> _Exercise requirements_
The entries below hold a line with "古典中国风寿宴背景展板PSD模板" and a line with "Плавленый сыр натереть на мелкой тёрке.". Return those lines and all that lie between them, exactly and only.

> _Record extracts_

___

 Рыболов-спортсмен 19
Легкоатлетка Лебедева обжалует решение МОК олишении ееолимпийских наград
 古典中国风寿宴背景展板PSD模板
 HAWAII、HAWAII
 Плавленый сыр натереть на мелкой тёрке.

___

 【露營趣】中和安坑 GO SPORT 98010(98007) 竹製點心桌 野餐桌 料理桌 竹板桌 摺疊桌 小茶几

___

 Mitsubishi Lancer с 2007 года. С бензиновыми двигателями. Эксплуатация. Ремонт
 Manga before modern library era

___

> _Reply_
 古典中国风寿宴背景展板PSD模板
 HAWAII、HAWAII
 Плавленый сыр натереть на мелкой тёрке.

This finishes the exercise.